Extract to read:

It is a sequence that extends back over 80 years and, as Whelan suggests, takes in those iconic line-ups from the Busby Babes to the Class of ’92. It would be tempting to say this unprecedented commitment to youth development is defining, but the truth is Manchester United is a club that has always – and will always – be about so much more.
While prodigies such as Duncan Edwards, George Best and Ryan Giggs come under the category of home-grown icons, fellow all-time United greats such as Denis Law, Bryan Robson and Roy Keane were all club-record signings at the time of their purchase.
There is perhaps nobody at Old Trafford more adored than Eric Cantona but while the Frenchman became a star at United, he was hardly plucked from obscurity, arriving as a 26-year-old title winner who had just led the line for France at the European Championships.
United have a tradition of bringing through young talent, but they also have a tradition of overt displays of financial muscle in-keeping with their status as the most successful club in English football. Nailing down United’s true identity is tough.
There is a sense the club is wrestling with this concept of what defines a United player more than ever this summer. Solskjaer’s presence reinforces the link to the past and provides comfort to supporters that any new signings will embrace his idea of what representing United entails. It’s those already there that could be the bigger problem.

Extracted records:
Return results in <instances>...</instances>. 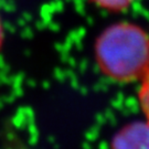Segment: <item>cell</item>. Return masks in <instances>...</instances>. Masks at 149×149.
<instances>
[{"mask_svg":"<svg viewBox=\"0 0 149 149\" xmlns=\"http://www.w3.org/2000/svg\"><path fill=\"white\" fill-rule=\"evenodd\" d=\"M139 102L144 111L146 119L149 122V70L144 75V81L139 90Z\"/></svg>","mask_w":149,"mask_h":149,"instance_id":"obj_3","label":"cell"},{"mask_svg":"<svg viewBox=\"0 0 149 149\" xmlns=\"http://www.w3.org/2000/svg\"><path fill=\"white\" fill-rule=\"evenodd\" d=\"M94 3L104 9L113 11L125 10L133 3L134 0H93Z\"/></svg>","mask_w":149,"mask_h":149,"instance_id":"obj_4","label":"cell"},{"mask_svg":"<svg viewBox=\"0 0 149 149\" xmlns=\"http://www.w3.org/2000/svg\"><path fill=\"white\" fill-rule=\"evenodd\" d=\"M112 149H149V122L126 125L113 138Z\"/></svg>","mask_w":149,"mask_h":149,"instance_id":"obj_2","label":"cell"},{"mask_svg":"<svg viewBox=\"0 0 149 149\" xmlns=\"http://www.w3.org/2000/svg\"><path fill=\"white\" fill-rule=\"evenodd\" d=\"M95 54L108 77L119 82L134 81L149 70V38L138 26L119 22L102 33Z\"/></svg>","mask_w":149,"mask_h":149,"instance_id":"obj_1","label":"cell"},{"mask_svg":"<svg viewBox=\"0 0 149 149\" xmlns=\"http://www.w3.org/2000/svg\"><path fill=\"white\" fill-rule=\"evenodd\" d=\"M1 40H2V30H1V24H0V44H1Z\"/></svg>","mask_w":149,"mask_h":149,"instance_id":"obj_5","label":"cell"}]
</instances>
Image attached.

==

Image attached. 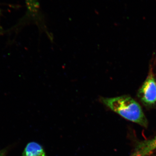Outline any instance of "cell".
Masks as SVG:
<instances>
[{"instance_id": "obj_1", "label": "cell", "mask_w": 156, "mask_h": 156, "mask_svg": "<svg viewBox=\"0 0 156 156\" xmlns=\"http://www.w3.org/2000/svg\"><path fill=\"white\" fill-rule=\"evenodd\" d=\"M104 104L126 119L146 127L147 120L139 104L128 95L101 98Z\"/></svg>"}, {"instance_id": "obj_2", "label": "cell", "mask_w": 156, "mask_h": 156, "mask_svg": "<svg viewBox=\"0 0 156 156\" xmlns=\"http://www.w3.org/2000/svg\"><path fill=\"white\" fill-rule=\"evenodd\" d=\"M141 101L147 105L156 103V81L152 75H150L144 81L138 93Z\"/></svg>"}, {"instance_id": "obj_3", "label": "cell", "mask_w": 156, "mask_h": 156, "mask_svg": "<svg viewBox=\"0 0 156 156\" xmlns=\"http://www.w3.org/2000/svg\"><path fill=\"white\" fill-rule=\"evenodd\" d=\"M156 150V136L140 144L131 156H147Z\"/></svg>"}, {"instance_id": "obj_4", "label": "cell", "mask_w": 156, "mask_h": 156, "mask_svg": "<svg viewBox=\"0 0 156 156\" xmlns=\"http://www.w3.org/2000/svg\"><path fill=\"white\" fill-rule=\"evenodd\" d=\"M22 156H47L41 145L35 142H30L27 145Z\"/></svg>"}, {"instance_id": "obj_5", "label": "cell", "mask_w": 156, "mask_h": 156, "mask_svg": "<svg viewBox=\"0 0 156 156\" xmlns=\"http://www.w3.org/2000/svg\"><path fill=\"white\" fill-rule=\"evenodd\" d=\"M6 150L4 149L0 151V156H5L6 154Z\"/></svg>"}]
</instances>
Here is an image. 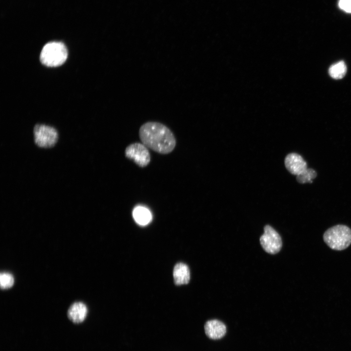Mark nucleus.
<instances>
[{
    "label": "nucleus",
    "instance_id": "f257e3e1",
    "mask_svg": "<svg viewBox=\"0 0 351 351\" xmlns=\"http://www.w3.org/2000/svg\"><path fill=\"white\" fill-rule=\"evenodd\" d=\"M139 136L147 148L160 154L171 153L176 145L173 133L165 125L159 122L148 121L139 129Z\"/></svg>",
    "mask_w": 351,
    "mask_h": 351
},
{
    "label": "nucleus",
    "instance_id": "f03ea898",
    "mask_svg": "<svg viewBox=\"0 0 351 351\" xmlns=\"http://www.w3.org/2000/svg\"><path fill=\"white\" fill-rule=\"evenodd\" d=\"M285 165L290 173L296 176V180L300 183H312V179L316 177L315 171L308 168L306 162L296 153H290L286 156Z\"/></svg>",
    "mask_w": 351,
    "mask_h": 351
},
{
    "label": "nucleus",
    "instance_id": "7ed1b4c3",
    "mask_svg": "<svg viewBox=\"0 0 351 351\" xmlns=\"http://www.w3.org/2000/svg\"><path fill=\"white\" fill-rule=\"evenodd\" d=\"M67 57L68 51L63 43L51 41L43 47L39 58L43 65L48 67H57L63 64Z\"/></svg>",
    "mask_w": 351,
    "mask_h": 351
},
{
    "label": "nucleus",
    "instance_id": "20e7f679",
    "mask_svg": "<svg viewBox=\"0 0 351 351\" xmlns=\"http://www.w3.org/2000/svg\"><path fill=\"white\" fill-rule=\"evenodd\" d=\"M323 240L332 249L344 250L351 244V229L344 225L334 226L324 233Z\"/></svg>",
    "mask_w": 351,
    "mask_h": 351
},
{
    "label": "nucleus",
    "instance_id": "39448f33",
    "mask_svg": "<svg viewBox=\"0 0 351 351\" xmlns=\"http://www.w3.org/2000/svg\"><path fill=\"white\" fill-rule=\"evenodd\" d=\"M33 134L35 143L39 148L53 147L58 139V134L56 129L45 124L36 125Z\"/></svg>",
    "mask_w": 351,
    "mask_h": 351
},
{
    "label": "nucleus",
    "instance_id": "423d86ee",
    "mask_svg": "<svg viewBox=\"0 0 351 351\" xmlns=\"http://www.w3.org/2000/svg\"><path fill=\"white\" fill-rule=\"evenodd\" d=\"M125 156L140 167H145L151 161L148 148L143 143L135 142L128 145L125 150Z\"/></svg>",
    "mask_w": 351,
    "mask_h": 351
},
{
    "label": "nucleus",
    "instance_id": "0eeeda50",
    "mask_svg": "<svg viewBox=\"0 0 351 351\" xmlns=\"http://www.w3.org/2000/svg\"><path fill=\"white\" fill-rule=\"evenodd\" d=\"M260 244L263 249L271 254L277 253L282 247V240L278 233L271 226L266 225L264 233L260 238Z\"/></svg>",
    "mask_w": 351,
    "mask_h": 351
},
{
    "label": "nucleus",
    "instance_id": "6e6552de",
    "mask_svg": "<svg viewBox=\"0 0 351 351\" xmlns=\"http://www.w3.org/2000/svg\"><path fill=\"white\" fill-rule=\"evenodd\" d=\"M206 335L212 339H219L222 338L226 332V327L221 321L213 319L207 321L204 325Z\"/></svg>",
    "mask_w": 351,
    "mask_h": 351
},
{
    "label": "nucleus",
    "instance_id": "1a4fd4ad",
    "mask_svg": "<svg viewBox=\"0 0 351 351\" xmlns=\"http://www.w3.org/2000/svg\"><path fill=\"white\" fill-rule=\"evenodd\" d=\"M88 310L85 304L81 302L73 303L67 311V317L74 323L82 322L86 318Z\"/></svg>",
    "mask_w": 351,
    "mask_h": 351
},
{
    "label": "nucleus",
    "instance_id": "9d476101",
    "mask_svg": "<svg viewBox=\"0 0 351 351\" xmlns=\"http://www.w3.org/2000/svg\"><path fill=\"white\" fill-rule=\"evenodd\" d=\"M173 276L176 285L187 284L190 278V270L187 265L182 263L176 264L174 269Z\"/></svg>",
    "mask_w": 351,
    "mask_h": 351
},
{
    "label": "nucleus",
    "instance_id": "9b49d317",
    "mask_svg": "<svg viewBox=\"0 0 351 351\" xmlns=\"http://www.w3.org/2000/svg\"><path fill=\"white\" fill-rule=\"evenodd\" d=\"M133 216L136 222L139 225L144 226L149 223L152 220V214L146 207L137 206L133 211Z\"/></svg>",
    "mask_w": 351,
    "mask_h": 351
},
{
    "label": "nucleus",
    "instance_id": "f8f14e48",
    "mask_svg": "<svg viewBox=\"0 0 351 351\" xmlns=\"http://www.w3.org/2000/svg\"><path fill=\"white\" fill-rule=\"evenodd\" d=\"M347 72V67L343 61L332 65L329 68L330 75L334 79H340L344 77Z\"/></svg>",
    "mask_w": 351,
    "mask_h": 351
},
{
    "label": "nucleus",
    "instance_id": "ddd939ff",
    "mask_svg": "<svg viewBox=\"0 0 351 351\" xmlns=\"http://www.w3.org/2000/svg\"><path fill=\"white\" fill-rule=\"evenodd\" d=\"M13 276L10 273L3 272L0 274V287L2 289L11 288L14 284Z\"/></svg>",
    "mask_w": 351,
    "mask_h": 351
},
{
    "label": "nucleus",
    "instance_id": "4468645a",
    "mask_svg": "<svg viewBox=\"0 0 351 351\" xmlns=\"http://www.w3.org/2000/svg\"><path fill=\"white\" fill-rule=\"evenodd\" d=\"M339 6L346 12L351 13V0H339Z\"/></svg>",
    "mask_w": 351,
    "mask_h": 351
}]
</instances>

Set exercise 1:
Transcribe the Manchester United passage, starting with "There is a sense" and going on through "the bigger problem.".
Set exercise 2:
Answer these about the Manchester United passage:
(a) How many years back does the sequence it mentions extend?
(b) Which three players does it name as club-record signings at the time of their purchase?
(c) How old was Eric Cantona when he arrived?
Set exercise 3:
Resume the Manchester United passage after its final sentence and continue it.
The records have nothing to do with what is asked here.

Exercise result 1:
There is a sense the club is wrestling with this concept of what defines a United player more than ever this summer. Solskjaer’s presence reinforces the link to the past and provides comfort to supporters that any new signings will embrace his idea of what representing United entails. It’s those already there that could be the bigger problem.

Exercise result 2:
(a) Over 80 years
(b) Denis Law, Bryan Robson and Roy Keane
(c) 26

Exercise result 3:
Gary Neville has spoken of separating the good from the bad within the United dressing room and that seems the only starting point for positive change. However, it’s a huge task – not least because Neville himself has acknowledged it’s not clear who should be on each list.
In fact, the uncertainty over who should stay and who should go strikes at the core of this notion of United’s identity and what it really means.
For example, Jesse Lingard and Marcus Rashford should embody it. Both are popular figures at the club. They are the academy graduates done good. Yet, their much-publicised behaviour during the summer break has annoyed some at a time when it is not so easy to pin it all on the supposedly malignant influence of World Cup winner Paul Pogba.
For some, the juxtaposition with Scott McTominay’s summer training videos was too delicious to ignore. Don’t be rusty, be ready. That was the message from the 22-year-old Scot as he was pictured putting in the hard yards. It’s the sort of stuff that supporters lap up.
Yet, even here, the problem at the heart of the United conundrum is laid bare. While everyone is impressed by McTominay’s efforts, others argue the midfielder lacks quality not character. The concern of those supporters demanding more is that pinning hopes on attitude alone is an admission of defeat rather than a route back to the top.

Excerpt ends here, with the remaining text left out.